> [Goal of the exercise] Write every line below out again, exactly as given, but leave out the pictures.

> [Stored data]
=-=-=-=-=
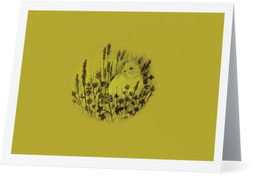 Bunny on Lichen Green Greeting Card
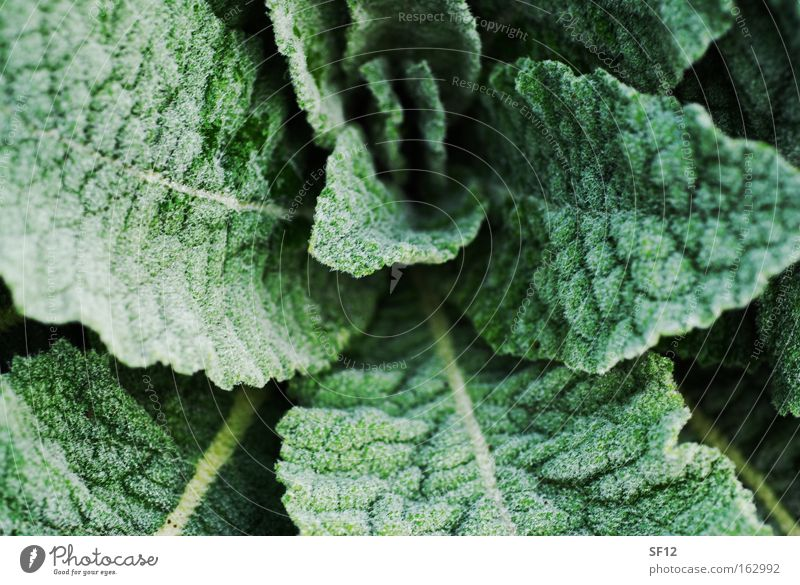 Green Movement Healthy Cooking oil Lettuce Pepper Vegetable Vinegar Old hag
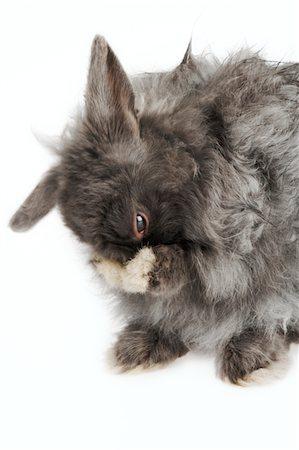 French Angora rabbit grooming, studio shot Stock Photo - Premium Royalty-Free, Code: 6106-05504723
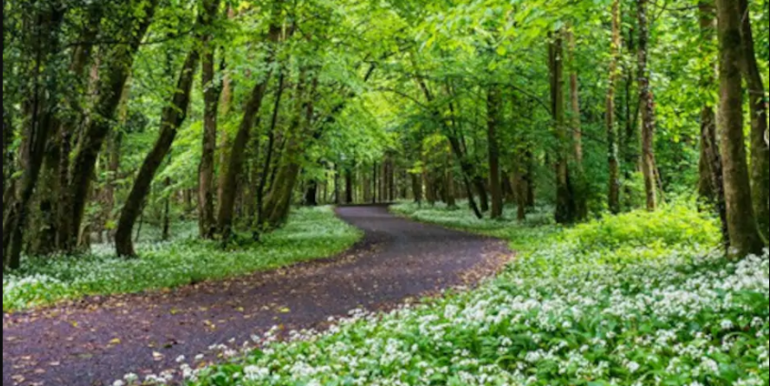 Renville woods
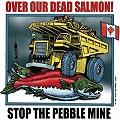 EEUU: fuerte oposición de pescadores proyecto minero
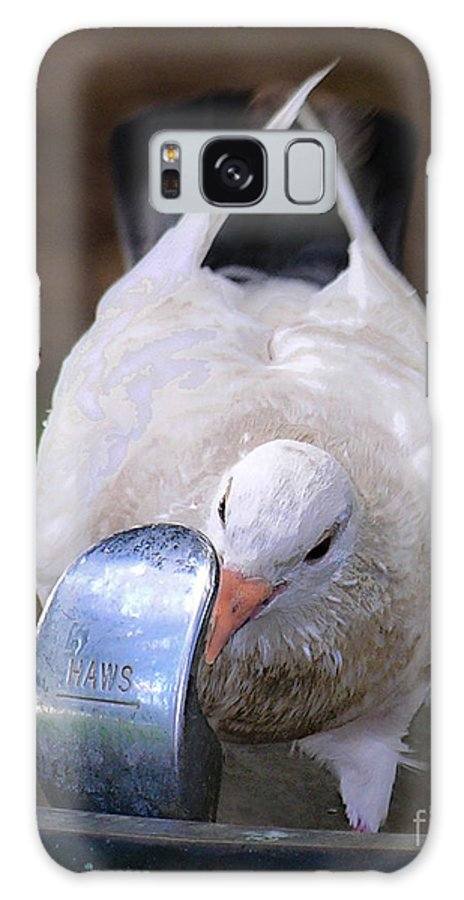 Birds Galaxy S8 Case featuring the photograph Pigeon by Christy Lang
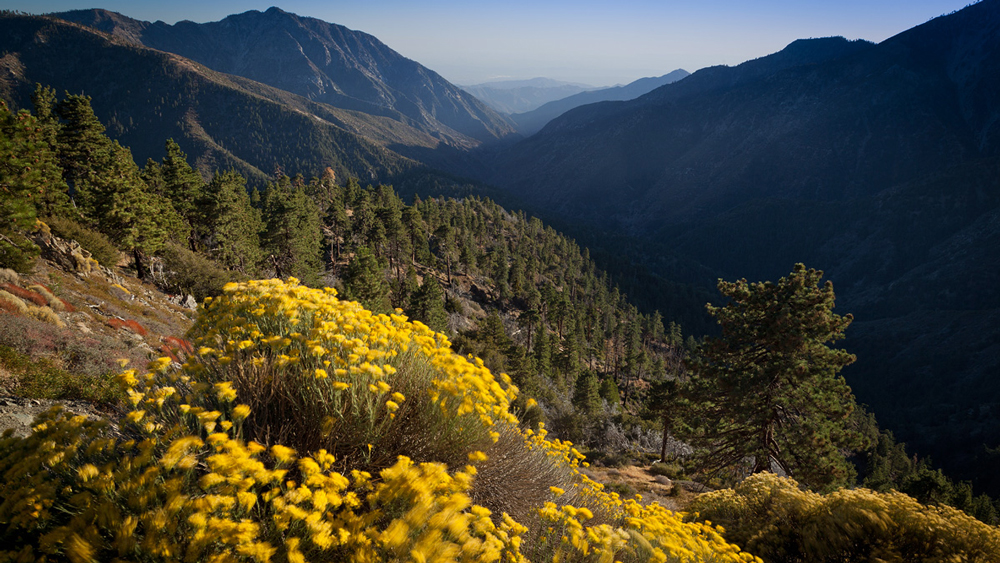Flowering rabbitbrush (Ericamerica nauseosa) and East Fork canyon of the San Gabriel River. | Photo: Michael E. Gordon
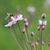 honingbij · water · natuur · groene · honing - stockfoto © ivonnewierink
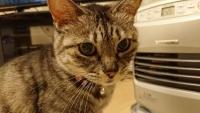 ストーブの前のネコ
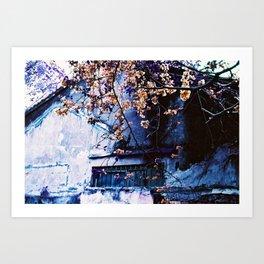CONDEMNED / FINAL SPRING - Lomography Purple XR 100-400 - 35mm film Art Print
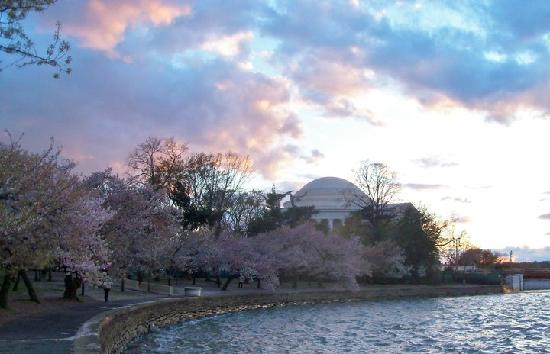 The Jefferson Memorial on the last day of Cherry blossom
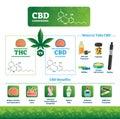 CBD vector illustration. Labeled medical THC cannabis benefits infographics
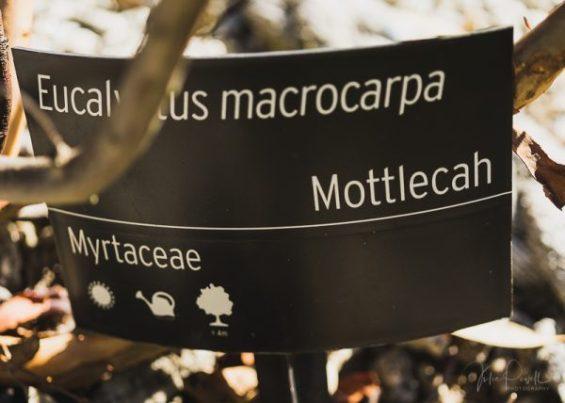 JuliePowell_Aust Gardens-8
=-=-=-=-=
> [Result of the exercise]
 Bunny on Lichen Green Greeting Card
 Green Movement Healthy Cooking oil Lettuce Pepper Vegetable Vinegar Old hag
 French Angora rabbit grooming, studio shot Stock Photo - Premium Royalty-Free, Code: 6106-05504723
 Renville woods
 EEUU: fuerte oposición de pescadores proyecto minero
 Birds Galaxy S8 Case featuring the photograph Pigeon by Christy Lang
Flowering rabbitbrush (Ericamerica nauseosa) and East Fork canyon of the San Gabriel River. | Photo: Michael E. Gordon
 honingbij · water · natuur · groene · honing - stockfoto © ivonnewierink
 ストーブの前のネコ
CONDEMNED / FINAL SPRING - Lomography Purple XR 100-400 - 35mm film Art Print
 The Jefferson Memorial on the last day of Cherry blossom
 CBD vector illustration. Labeled medical THC cannabis benefits infographics
 JuliePowell_Aust Gardens-8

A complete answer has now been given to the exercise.